Provided text below:

Effects of the stress stimuli on the number of ABs per infected cells and on the inclusion composition at 24 hpi. W. chondrophila-infected Vero cells were treated at 2 hpi with the indicated drugs at concentrations indicated in Table 1 and then processed as in Figure 2. (A) Mean number of ABs per inclusion according to the stress stimuli treatment. The results show the mean ± SD of 50 infected cells from one representative experiment counted in duplicate. Number of ABs were counted on z-stack images of confocal microscopy. Significant differences between control and the other treatments determined with the one-way analysis of variance (ANOVA) are indicated by an asterisk (* p < 0.05, ** p < 0.01, *** p < 0.001, **** p < 0.0001). (B) Percentage of inclusions containing ABs only, ABs and SBs, or SBs only. From one representative experiment, 200 inclusions were counted.

Finally, the proportion of inclusions containing SBs only, ABs only, or a mix of both bacterial types was assessed in infected cells treated with the different stress stimuli. Interestingly, this proportion varies according to the drug used (Figure 3B). In presence of phosphomycin, clavulanic acid, mecillinam, deferoxamine, and 2,2′-bipyridyl, a majority of inclusions contained only ABs. In contrast, novobiocin treatment induced the formation of inclusions containing principally a mix of ABs and SBs. When infected Vero cells were treated with penicillin and piperacillin, about half of the inclusions contained only ABs, whereas the other half displayed ABs and SBs. Vancomycin and teicoplanin treatments exhibited all three types of inclusions. Finally, most of the inclusions were filled with SBs only when infected Vero cells were treated with MP265. According to these results, the number of ABs per infected cell as well as the inclusion composition vary with the different stress stimuli applied to the infected cells. However, penicillin and piperacillin treatments have similar effects on the inclusion composition as well as on the number of ABs per infected cell. In addition, these similarities in terms of proportion and number can also be observed with phosphomycin, mecillinam, deferoxamine, and 2,2′-bipyridyl.

End of Provided text.
Given records below:

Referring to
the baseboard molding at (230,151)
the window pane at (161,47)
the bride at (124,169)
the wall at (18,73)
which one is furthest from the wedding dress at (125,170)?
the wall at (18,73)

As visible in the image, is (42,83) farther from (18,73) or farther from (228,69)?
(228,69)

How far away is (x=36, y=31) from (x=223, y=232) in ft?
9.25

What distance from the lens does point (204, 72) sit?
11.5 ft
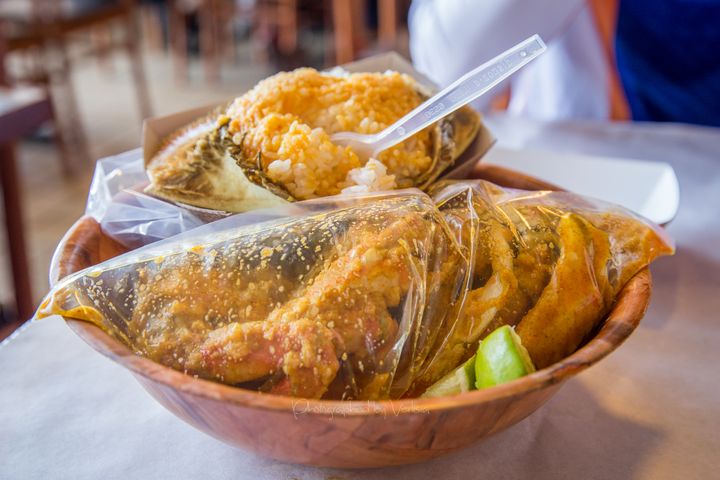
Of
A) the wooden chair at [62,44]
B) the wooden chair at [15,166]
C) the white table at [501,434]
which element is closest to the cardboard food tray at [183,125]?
the white table at [501,434]

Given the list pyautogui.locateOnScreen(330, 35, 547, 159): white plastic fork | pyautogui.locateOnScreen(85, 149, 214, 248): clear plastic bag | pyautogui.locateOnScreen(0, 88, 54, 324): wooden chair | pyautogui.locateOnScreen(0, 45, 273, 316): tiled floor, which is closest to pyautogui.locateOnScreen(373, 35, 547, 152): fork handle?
pyautogui.locateOnScreen(330, 35, 547, 159): white plastic fork

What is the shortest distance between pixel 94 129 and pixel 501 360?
10.6 feet

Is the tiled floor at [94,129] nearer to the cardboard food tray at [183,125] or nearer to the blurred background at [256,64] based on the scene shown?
the blurred background at [256,64]

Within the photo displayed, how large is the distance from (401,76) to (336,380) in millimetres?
360

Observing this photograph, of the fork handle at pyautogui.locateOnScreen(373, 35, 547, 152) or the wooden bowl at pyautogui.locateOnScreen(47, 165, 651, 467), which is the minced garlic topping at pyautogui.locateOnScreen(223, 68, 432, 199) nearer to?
the fork handle at pyautogui.locateOnScreen(373, 35, 547, 152)

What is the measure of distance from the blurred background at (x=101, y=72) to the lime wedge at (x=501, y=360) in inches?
40.9

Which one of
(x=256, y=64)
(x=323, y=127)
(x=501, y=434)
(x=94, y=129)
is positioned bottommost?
(x=94, y=129)

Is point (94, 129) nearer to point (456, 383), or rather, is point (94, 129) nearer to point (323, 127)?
point (323, 127)

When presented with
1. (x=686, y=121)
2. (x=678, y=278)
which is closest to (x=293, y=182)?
(x=678, y=278)

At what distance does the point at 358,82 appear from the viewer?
63cm

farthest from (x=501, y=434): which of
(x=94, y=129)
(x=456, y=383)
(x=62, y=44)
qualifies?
(x=94, y=129)

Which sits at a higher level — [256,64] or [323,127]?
[323,127]

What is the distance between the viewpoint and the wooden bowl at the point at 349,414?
1.16ft

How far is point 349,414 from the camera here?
0.35 metres
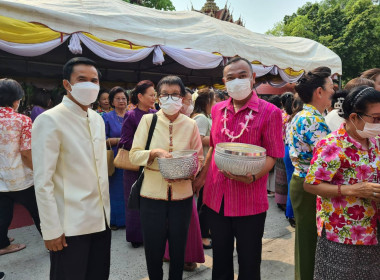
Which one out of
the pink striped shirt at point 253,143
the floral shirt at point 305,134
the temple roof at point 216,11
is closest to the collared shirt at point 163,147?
the pink striped shirt at point 253,143

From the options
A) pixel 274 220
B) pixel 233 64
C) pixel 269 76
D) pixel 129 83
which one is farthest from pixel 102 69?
pixel 233 64

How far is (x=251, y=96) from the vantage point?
76.5 inches

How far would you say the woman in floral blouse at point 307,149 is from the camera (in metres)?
2.09

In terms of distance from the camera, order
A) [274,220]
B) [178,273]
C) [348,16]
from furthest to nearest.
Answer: [348,16]
[274,220]
[178,273]

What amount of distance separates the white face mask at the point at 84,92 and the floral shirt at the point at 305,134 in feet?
5.07

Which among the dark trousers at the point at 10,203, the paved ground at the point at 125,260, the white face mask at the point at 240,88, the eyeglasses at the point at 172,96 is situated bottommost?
the paved ground at the point at 125,260

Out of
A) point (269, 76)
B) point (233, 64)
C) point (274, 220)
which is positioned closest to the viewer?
point (233, 64)

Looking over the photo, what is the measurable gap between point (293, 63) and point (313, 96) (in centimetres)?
741

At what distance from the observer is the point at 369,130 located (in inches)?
59.4

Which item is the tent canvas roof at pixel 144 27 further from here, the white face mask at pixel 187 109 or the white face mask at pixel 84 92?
the white face mask at pixel 84 92

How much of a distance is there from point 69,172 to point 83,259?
0.54m

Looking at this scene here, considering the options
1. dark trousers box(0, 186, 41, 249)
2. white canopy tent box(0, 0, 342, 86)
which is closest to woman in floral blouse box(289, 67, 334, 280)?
dark trousers box(0, 186, 41, 249)

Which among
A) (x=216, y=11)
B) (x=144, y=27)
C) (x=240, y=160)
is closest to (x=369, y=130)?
(x=240, y=160)

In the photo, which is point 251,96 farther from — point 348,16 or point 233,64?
point 348,16
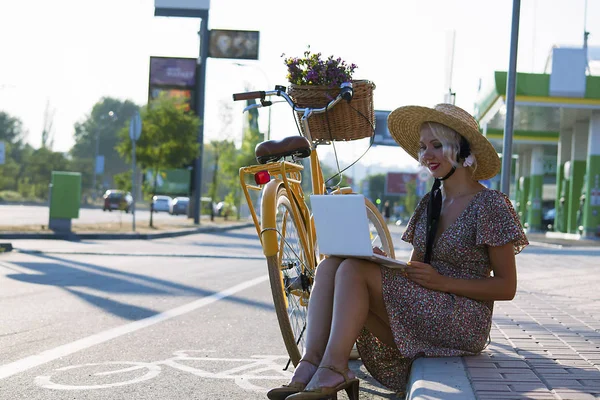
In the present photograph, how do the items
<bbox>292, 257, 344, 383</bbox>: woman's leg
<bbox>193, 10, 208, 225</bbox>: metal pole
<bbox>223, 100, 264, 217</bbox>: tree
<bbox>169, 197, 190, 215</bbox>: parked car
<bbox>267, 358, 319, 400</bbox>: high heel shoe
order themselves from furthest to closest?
<bbox>169, 197, 190, 215</bbox>: parked car → <bbox>223, 100, 264, 217</bbox>: tree → <bbox>193, 10, 208, 225</bbox>: metal pole → <bbox>292, 257, 344, 383</bbox>: woman's leg → <bbox>267, 358, 319, 400</bbox>: high heel shoe

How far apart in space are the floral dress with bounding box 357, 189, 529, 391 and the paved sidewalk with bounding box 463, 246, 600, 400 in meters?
0.15

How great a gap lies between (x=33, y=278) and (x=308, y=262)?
6.61 m

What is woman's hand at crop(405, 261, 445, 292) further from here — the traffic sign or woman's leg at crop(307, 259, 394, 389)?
the traffic sign

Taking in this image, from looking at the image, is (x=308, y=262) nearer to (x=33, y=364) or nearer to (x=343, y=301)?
(x=343, y=301)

End of Given records.

● Work task 1
According to the text about stress stimuli in W. chondrophila-infected cells, which treatment left most of the inclusions filled with SBs only?
● Work task 2
Translate this sentence from the text about stress stimuli in W. chondrophila-infected cells into Spanish: "Vancomycin and teicoplanin treatments exhibited all three types of inclusions."
● Work task 3
Rewrite the passage of the text about stress stimuli in W. chondrophila-infected cells starting at "Effects of the" and ending at "inclusions were counted.", substituting "typical experiment" for "representative experiment".

● Response box 1
MP265

● Response box 2
Los tratamientos con vancomicina y teicoplanina presentaron los tres tipos de inclusiones.

● Response box 3
Effects of the stress stimuli on the number of ABs per infected cells and on the inclusion composition at 24 hpi. W. chondrophila-infected Vero cells were treated at 2 hpi with the indicated drugs at concentrations indicated in Table 1 and then processed as in Figure 2. (A) Mean number of ABs per inclusion according to the stress stimuli treatment. The results show the mean ± SD of 50 infected cells from one typical experiment counted in duplicate. Number of ABs were counted on z-stack images of confocal microscopy. Significant differences between control and the other treatments determined with the one-way analysis of variance (ANOVA) are indicated by an asterisk (* p < 0.05, ** p < 0.01, *** p < 0.001, **** p < 0.0001). (B) Percentage of inclusions containing ABs only, ABs and SBs, or SBs only. From one typical experiment, 200 inclusions were counted.